Segment Start: Data supplied

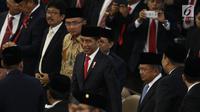 Presiden Joko Widodo atau Jokowi saat menghadiri pelantikan anggota DPR, MPR, dan DPD di Kompleks Parlemen, Jakarta, Selasa (1/10/2019). Para wakil rakyat yang terpilih dalam Pemilihan Umum 2019 dilantik hari ini. (Liputan.com/JohanTallo)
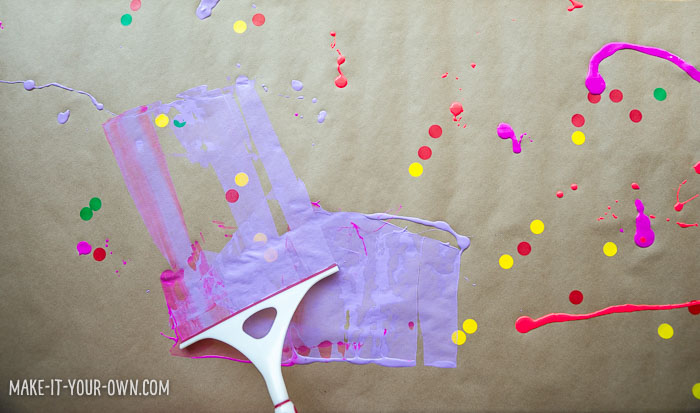 Squeegee Painting with make-it-your-own.com (Creative activities for kids).  This process art is an easy set-up and the paper can then be used for collage, packaging or personalized gift wrap!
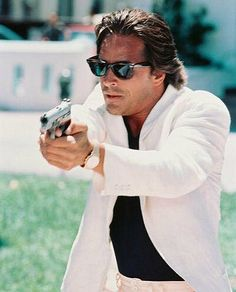 Don Johnson in his legendary white suit and ray ban sunglasses.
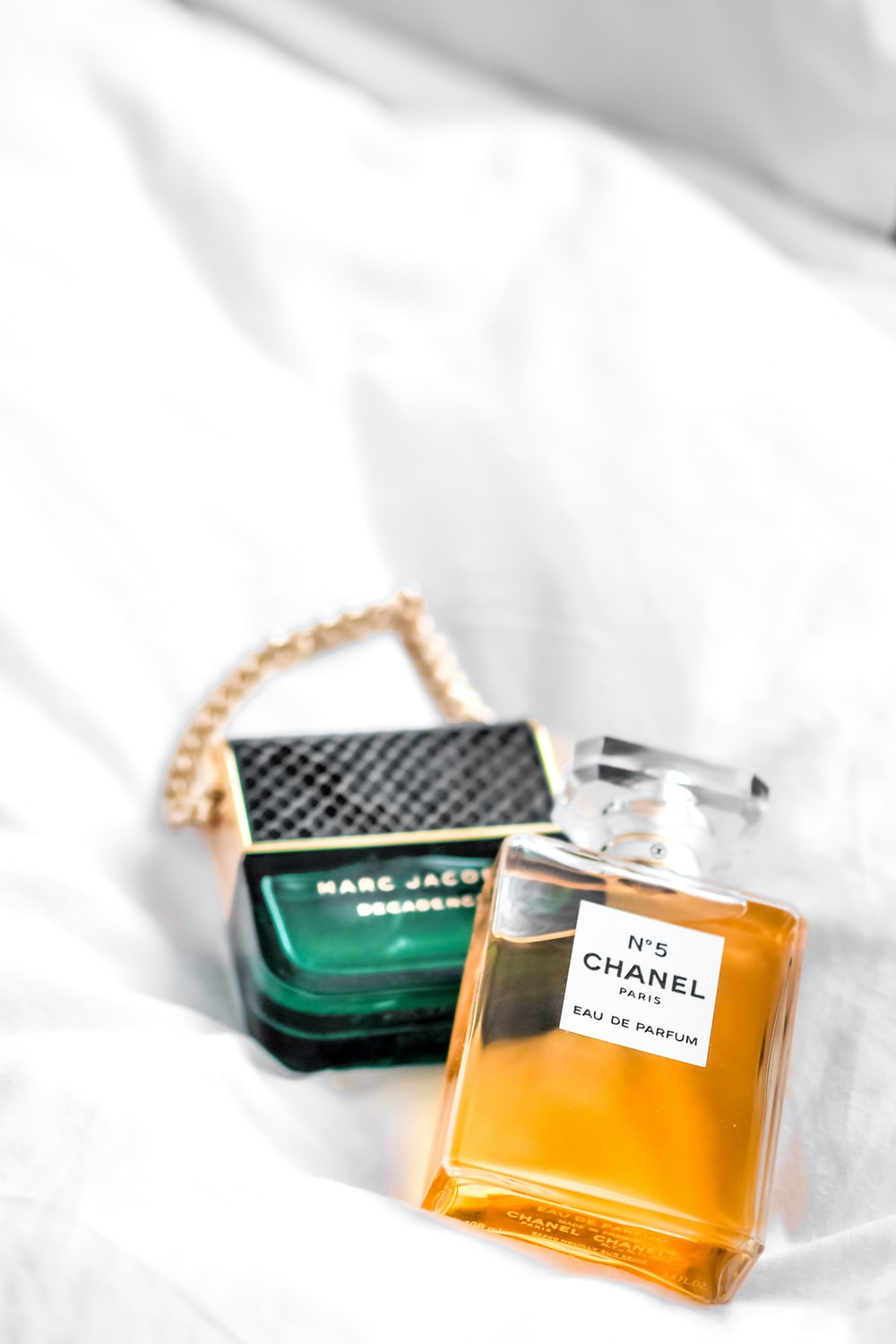 gold and green perfume bottle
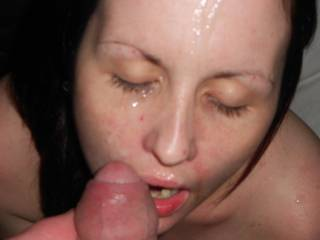 love seeing her face covered in sperm!  She needs my load of thick white cum too!!!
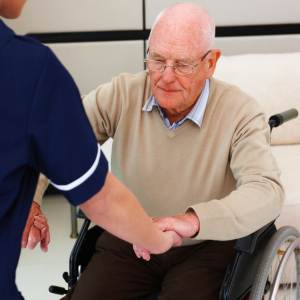 Older man in wheelchair being helped out of chair by personal care attendant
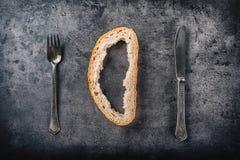 Corteza de la bifurcación del pan y cuchillo en tablero concreto Imagen entonada imagen de archivo libre de regalías
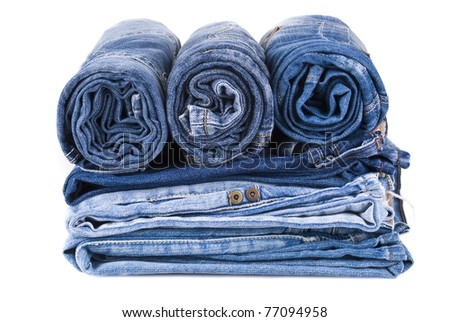 stack of various shades of blue jeans over white background - stock photo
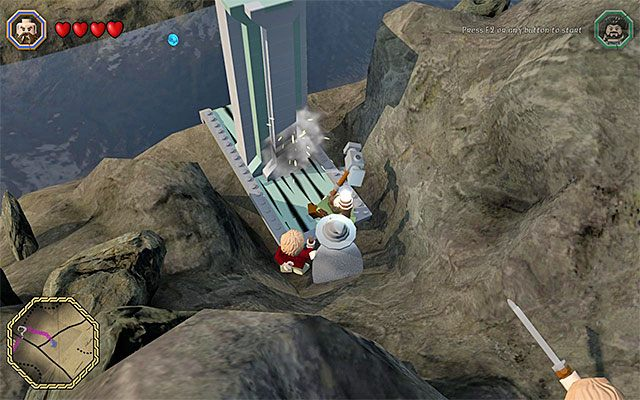 Musisz popchnąć blok z użyciem młota Dwalina - Śródziemie - Dotarcie do Siedzib Trolli | Opis przejścia - LEGO The Hobbit - poradnik do gry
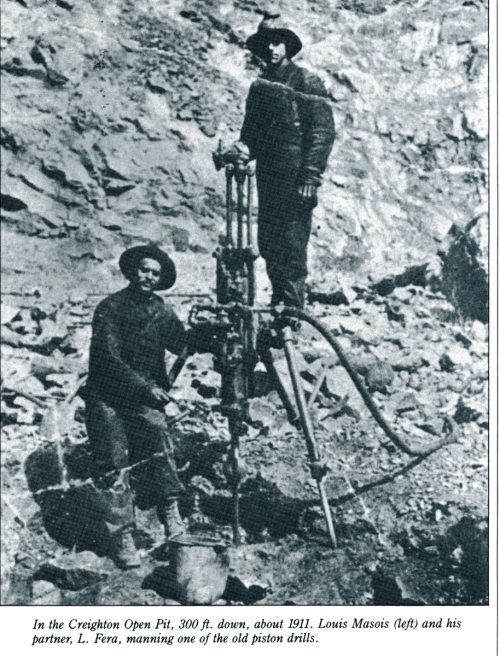 two men operating a piston drill on the surface of an open pit that is 300 feet down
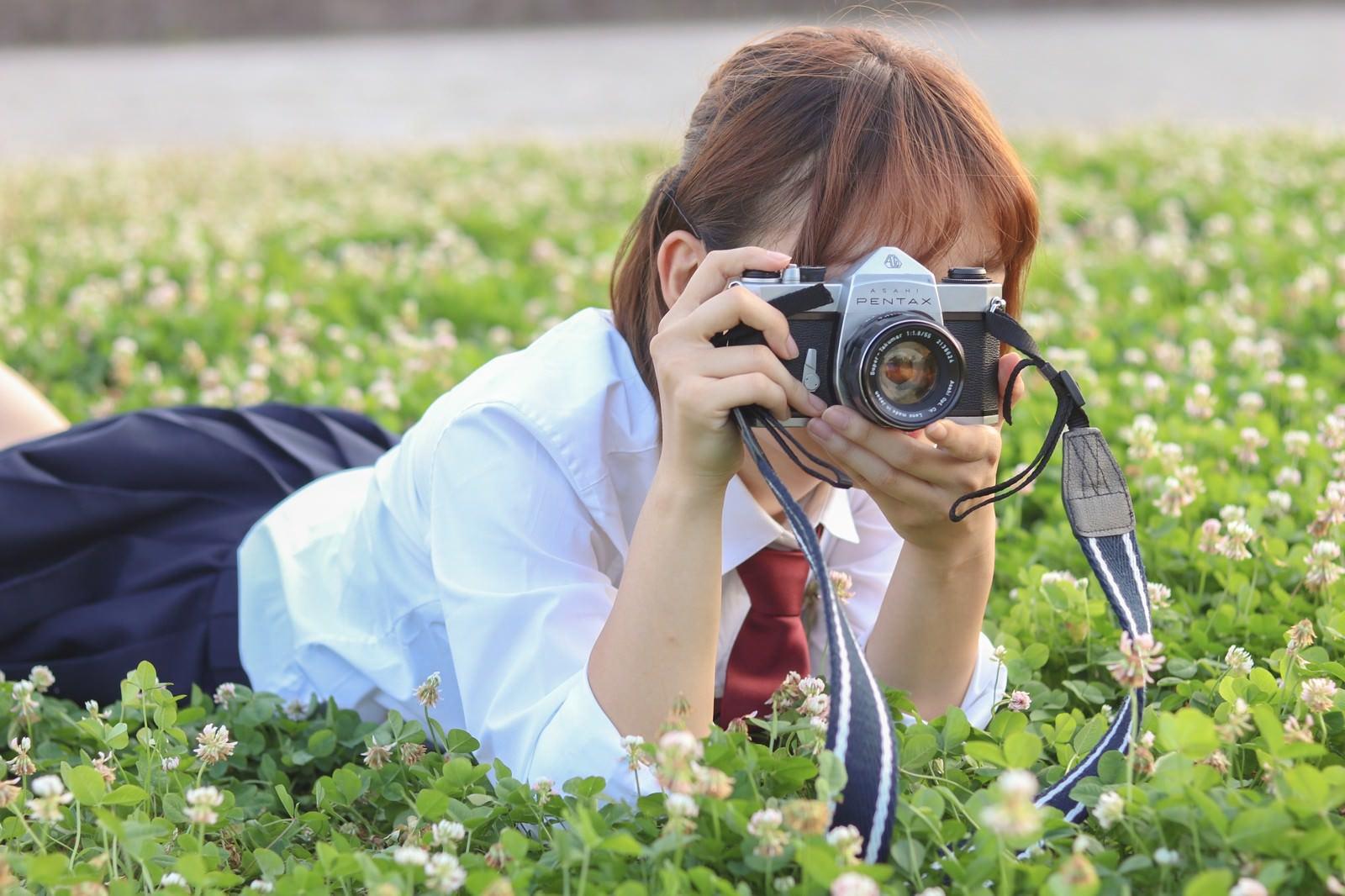 「草原にうつ伏せてカメラを構える女子高生」の写真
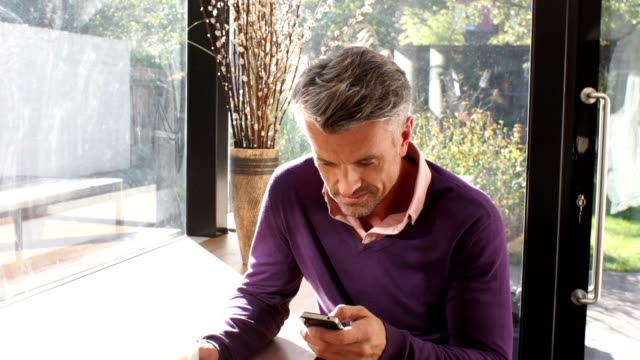 Man Using a Smartphone in his home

Segment End: Data supplied

## What this task involves:
Leave out the pictures and output every record above precisely as given.

## Problem solution:
 Presiden Joko Widodo atau Jokowi saat menghadiri pelantikan anggota DPR, MPR, dan DPD di Kompleks Parlemen, Jakarta, Selasa (1/10/2019). Para wakil rakyat yang terpilih dalam Pemilihan Umum 2019 dilantik hari ini. (Liputan.com/JohanTallo)
 Squeegee Painting with make-it-your-own.com (Creative activities for kids).  This process art is an easy set-up and the paper can then be used for collage, packaging or personalized gift wrap!
 Don Johnson in his legendary white suit and ray ban sunglasses.
 gold and green perfume bottle
 love seeing her face covered in sperm!  She needs my load of thick white cum too!!!
 Older man in wheelchair being helped out of chair by personal care attendant
 Corteza de la bifurcación del pan y cuchillo en tablero concreto Imagen entonada imagen de archivo libre de regalías
 stack of various shades of blue jeans over white background - stock photo
 Musisz popchnąć blok z użyciem młota Dwalina - Śródziemie - Dotarcie do Siedzib Trolli | Opis przejścia - LEGO The Hobbit - poradnik do gry
 two men operating a piston drill on the surface of an open pit that is 300 feet down
 「草原にうつ伏せてカメラを構える女子高生」の写真
 Man Using a Smartphone in his home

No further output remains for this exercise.